Both films deal with the soul deadening power of disorganized religion and the deviltry therein, but only Russell's rarely seen spit in the eye of the Papacy features fiery scenes of Vanessa Redgrave playing auto-erotic fiddlesticks with a crucifix and – sadly unseen in this otherwise unscathed cut – Oliver Reed's charred and fractured femur. Call me a classicist, but the horrors of the Inquisition pale in comparison to Russell's jarring, psychotic (and historically accurate) vision of man's earthly appetites colliding and colluding with the ego and libido-fueled insanity of political ambition, love denied and lust fulfilled, and something of an honestly humanistic martyrdom. (Mel Brooks' The Inquisition this is not.)
I'd never seen The Devils on the big screen, and the emotional chasm between watching the dupey, oft-mutilated VHS dubs I've encountered over the years and this 117-minute, near flawless 35mm print is akin the difference in believing in Christ and actually being at Golgotha, poking your finger in that suppurating spear wound. Heresy, possibly, but the moral travesties behind the scenes continue to this day unabated. The Devils, a film banned, reviled, and just as equally revered, remains fresh and salient to the ongoing discussion of latter day theological and political tomfoolery. As ever, the unholy marriage of politics, religion, and humans' basest sexual urges as often as not make for organized – and global – religious divisions, strife, and moral compasses pointing infernally crotchward. Deviant apostasy is with us, always and forever, amen.
Confounding many, Russell's film isn't anti-Christ, but anti-bad governance, from the ultimate top down.
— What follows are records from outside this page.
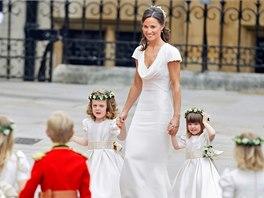 Družičky na královské svatbě vedla Pippa, sestra nevěsty (29. dubna 2011).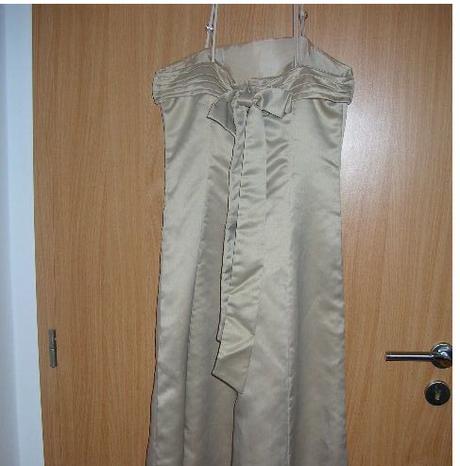 zlaté šaty - Obrázok č. 3
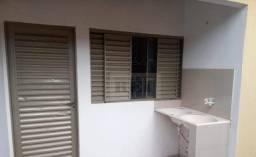 Kitnet com 1 dormitório para alugar, 20 m² por R$ 550,00/mês - Setor Universitário - Rio V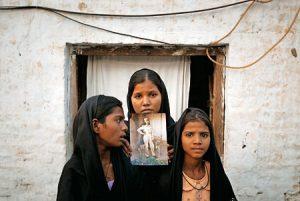 Las hijas de Asia Bibi.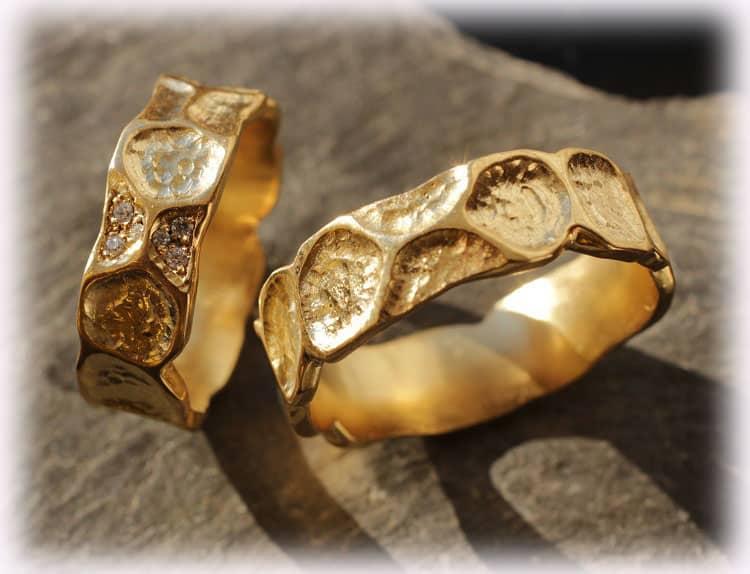 Eheringe IM121 mit Diamanten 008ct aus Gelbgold 750 gehmmert matt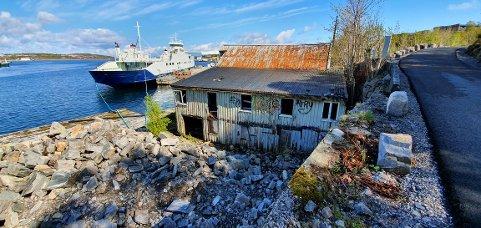 Dalasundet: Her på området til Dale industripark ved Nordsundbrua blir det rydding og opprydding av falleferdige bygg og brygge.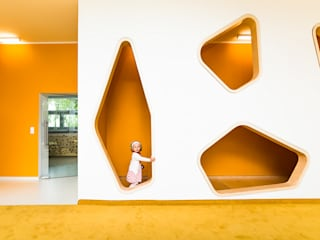 PORT pracownia i studio architektury Modern schools Orange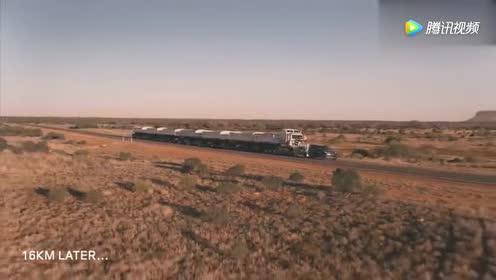 路虎再次开挂 这次拖行的是110吨重的卡车!
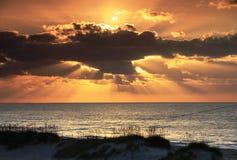 Lever de soleil de l'océan OR de nuages de Sunrays de paysage marin Photographie stock libre de droits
In the film based on Aldous Huxley's novel, The Devils of Loudan, Russell, bolstered by bravura, draws hypnotic performances from the entire cast, and delivers the kind of hallucinatory filmmaking that just isn't seen outside of the likes of Fantastic Fest, Sitges, and the like. Reed is the very picture of a prideful man of the cross, Urbain Grandier, undone by the flesh and the political and religious machinations of Cardinal Richelieu (a queasy performance from Christopher Logue), Louis XIII (Graham Armitrage), and a lustful, mad hunchbacked nun, Sister Jeanne (Redgrave, utterly unhinged).
To say that The Devils may not be to everyone's taste is an understatement of diabolic proportions. But its message – beware of false prophets and false profits, both here and in any kind of afterlife – is every bit as relevant, and unsettling, today as it was in the 17th or 20th centuries. It's a masterpiece in every sense of the word: hellishly good cinema with a surplus of raging ideas, beauty, horrors.